Dataset:
- Opening Delimiter -

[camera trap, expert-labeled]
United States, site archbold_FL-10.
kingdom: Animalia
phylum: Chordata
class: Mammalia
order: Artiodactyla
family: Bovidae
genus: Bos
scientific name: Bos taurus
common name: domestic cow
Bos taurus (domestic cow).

- Closing Delimiter -

What is required: Which lines run from the one with "class: Mammalia" through the end of the listing above? Restate them word for word, with nothing else.

Final answer:
class: Mammalia
order: Artiodactyla
family: Bovidae
genus: Bos
scientific name: Bos taurus
common name: domestic cow
Bos taurus (domestic cow).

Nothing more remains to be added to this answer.